YOUR INSTRUCTIONS = Rewrite every line of the records below as a single numbered list, skipping blank lines. Leave the pictures out of your answer.

══ RECORDS SUPPLIED

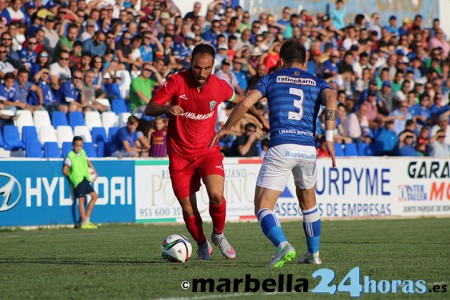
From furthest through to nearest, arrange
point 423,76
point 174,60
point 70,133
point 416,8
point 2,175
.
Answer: point 416,8
point 423,76
point 174,60
point 70,133
point 2,175

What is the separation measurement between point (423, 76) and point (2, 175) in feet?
52.2

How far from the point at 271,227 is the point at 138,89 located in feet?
43.3

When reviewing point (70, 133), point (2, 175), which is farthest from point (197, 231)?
point (70, 133)

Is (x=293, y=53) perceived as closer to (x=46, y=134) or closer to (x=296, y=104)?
(x=296, y=104)

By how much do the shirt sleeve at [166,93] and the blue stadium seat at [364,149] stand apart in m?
14.8

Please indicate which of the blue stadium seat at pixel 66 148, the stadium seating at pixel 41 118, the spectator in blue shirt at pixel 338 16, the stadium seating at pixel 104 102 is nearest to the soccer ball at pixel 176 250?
the blue stadium seat at pixel 66 148

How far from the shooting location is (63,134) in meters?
20.4

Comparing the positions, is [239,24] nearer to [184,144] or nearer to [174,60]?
[174,60]

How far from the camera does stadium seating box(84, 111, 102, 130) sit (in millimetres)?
21031

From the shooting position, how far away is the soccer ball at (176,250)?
10273 millimetres

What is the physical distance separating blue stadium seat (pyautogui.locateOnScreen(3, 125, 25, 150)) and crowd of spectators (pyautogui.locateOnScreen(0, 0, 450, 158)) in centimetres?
32

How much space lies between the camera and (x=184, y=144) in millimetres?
10680

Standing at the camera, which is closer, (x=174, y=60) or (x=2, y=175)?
(x=2, y=175)

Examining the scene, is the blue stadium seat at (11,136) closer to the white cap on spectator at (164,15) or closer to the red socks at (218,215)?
the white cap on spectator at (164,15)
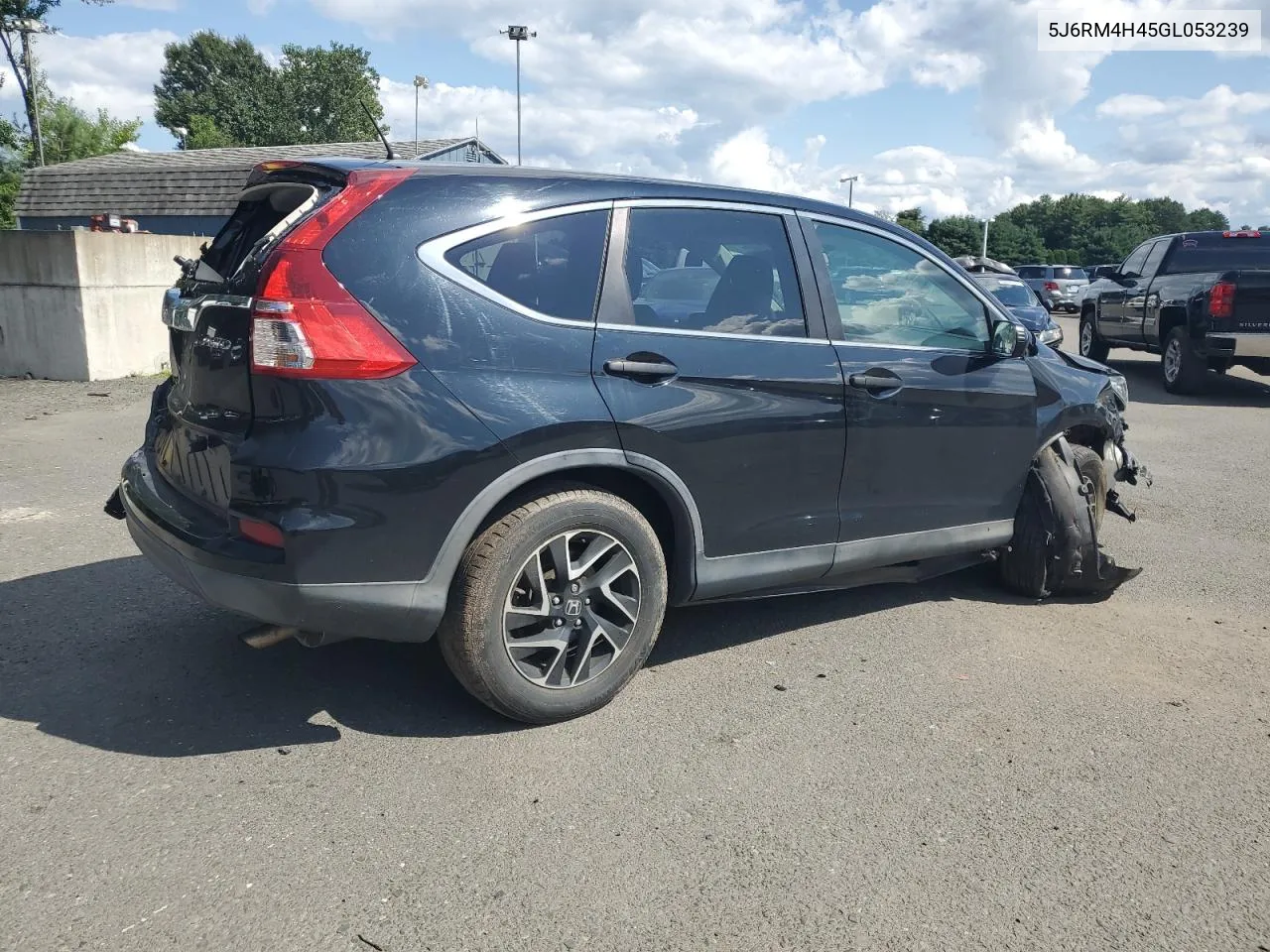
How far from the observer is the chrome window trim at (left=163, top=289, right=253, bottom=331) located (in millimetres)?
3184

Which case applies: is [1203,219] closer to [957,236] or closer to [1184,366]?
[957,236]

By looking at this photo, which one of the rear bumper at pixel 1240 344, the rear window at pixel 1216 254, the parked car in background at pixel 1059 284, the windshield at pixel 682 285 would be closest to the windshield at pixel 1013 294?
the rear window at pixel 1216 254

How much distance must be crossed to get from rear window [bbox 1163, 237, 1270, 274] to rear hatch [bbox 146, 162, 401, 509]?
43.9 feet

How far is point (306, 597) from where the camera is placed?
3.10 meters

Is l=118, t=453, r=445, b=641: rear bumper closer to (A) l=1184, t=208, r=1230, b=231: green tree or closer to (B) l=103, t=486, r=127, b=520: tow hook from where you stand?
(B) l=103, t=486, r=127, b=520: tow hook

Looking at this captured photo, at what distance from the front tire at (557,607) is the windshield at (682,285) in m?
0.76

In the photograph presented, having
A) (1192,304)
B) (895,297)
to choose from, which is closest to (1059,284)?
(1192,304)

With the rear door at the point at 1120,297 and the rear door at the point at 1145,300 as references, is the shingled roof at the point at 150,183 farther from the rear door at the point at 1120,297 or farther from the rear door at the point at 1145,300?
the rear door at the point at 1145,300

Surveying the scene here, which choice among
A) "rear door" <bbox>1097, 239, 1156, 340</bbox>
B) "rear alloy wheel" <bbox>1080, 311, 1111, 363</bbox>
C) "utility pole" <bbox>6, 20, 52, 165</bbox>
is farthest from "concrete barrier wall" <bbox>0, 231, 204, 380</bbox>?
"utility pole" <bbox>6, 20, 52, 165</bbox>

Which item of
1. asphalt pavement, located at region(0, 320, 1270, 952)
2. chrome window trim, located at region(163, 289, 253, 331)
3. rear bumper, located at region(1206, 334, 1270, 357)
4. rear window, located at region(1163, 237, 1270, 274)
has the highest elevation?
rear window, located at region(1163, 237, 1270, 274)

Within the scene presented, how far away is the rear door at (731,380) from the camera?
3598 millimetres

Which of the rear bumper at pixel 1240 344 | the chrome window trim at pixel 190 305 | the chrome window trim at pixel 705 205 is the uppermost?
the chrome window trim at pixel 705 205

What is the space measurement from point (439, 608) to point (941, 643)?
89.8 inches

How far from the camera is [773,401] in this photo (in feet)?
12.8
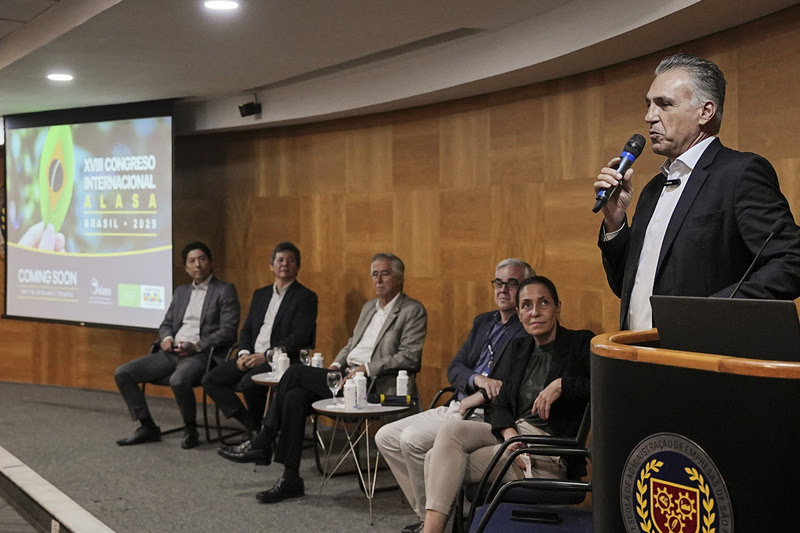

════

RESULT =
1. From furthest through to nearest, arrange
2. point 423,76
3. point 174,60
4. point 70,133
5. point 416,8
6. point 2,175
7. .
8. Answer: point 416,8
9. point 423,76
10. point 174,60
11. point 70,133
12. point 2,175
13. What is the separation measurement between point (423, 76) and point (2, 175) in feet?
14. 52.2
15. How far from the point at 271,227 is the point at 138,89 located in feet?
16. 43.3
17. When reviewing point (70, 133), point (2, 175), which is farthest from point (197, 231)?
18. point (70, 133)
19. Is (x=293, y=53) perceived as closer to (x=46, y=134) or closer to (x=296, y=104)?
20. (x=296, y=104)
21. By how much do the shirt sleeve at [166,93] and the blue stadium seat at [364,149] stand apart in m?
22. 14.8
23. Please indicate which of the blue stadium seat at pixel 66 148, the stadium seating at pixel 41 118, the spectator in blue shirt at pixel 338 16, the stadium seating at pixel 104 102 is nearest to the soccer ball at pixel 176 250?
24. the blue stadium seat at pixel 66 148
25. How far from the shooting location is (63,134) in meters?
26. 20.4
27. Comparing the positions, is [239,24] nearer to [184,144] or nearer to [174,60]?
28. [174,60]
29. How far from the camera does stadium seating box(84, 111, 102, 130) sit (in millimetres)?
30. 21031
31. From the shooting position, how far away is the soccer ball at (176,250)?
32. 10273 millimetres
33. What is the physical distance separating blue stadium seat (pyautogui.locateOnScreen(3, 125, 25, 150)) and crowd of spectators (pyautogui.locateOnScreen(0, 0, 450, 158)) in centimetres?
34. 32
35. How much space lies between the camera and (x=184, y=144) in millimetres?
36. 10680
37. Standing at the camera, which is closer, (x=174, y=60) or (x=2, y=175)?
38. (x=2, y=175)
39. Examining the scene, is the blue stadium seat at (11,136) closer to the white cap on spectator at (164,15) or closer to the red socks at (218,215)?
40. the white cap on spectator at (164,15)
41. How far from the observer is the chrome window trim at (left=163, top=289, right=253, bottom=331) located (in millimetres)?
42. 3184
43. Which case applies: is [1203,219] closer to [957,236] or closer to [1184,366]?
44. [957,236]
45. By looking at this photo, which one of the rear bumper at pixel 1240 344, the rear window at pixel 1216 254, the parked car in background at pixel 1059 284, the windshield at pixel 682 285 would be closest to the windshield at pixel 1013 294?
46. the rear window at pixel 1216 254
47. How much distance must be crossed to get from rear window [bbox 1163, 237, 1270, 274] to rear hatch [bbox 146, 162, 401, 509]?
48. 43.9 feet
49. How far is point (306, 597) from where the camera is placed?
50. 3.10 meters
51. Is l=118, t=453, r=445, b=641: rear bumper closer to (A) l=1184, t=208, r=1230, b=231: green tree or closer to (B) l=103, t=486, r=127, b=520: tow hook from where you stand?
52. (B) l=103, t=486, r=127, b=520: tow hook
53. Looking at this captured photo, at what distance from the front tire at (557,607) is the windshield at (682,285) in m?
54. 0.76
55. In the photograph presented, having
56. A) (1192,304)
57. B) (895,297)
58. to choose from, which is closest to (1059,284)?
59. (1192,304)
60. With the rear door at the point at 1120,297 and the rear door at the point at 1145,300 as references, is the shingled roof at the point at 150,183 farther from the rear door at the point at 1120,297 or farther from the rear door at the point at 1145,300?
61. the rear door at the point at 1145,300
62. Surveying the scene here, which choice among
63. A) "rear door" <bbox>1097, 239, 1156, 340</bbox>
64. B) "rear alloy wheel" <bbox>1080, 311, 1111, 363</bbox>
65. C) "utility pole" <bbox>6, 20, 52, 165</bbox>
66. is farthest from "concrete barrier wall" <bbox>0, 231, 204, 380</bbox>?
67. "utility pole" <bbox>6, 20, 52, 165</bbox>
68. Which item of
69. 1. asphalt pavement, located at region(0, 320, 1270, 952)
70. 2. chrome window trim, located at region(163, 289, 253, 331)
71. 3. rear bumper, located at region(1206, 334, 1270, 357)
72. 4. rear window, located at region(1163, 237, 1270, 274)
73. has the highest elevation?
74. rear window, located at region(1163, 237, 1270, 274)
75. Within the scene presented, how far away is the rear door at (731,380) from the camera?
76. 3598 millimetres
77. Which of the rear bumper at pixel 1240 344 | the chrome window trim at pixel 190 305 | the chrome window trim at pixel 705 205 is the uppermost?
78. the chrome window trim at pixel 705 205
79. What is the space measurement from point (439, 608) to point (941, 643)?
80. 89.8 inches
81. How far from the camera is [773,401] in this photo (in feet)?
82. 12.8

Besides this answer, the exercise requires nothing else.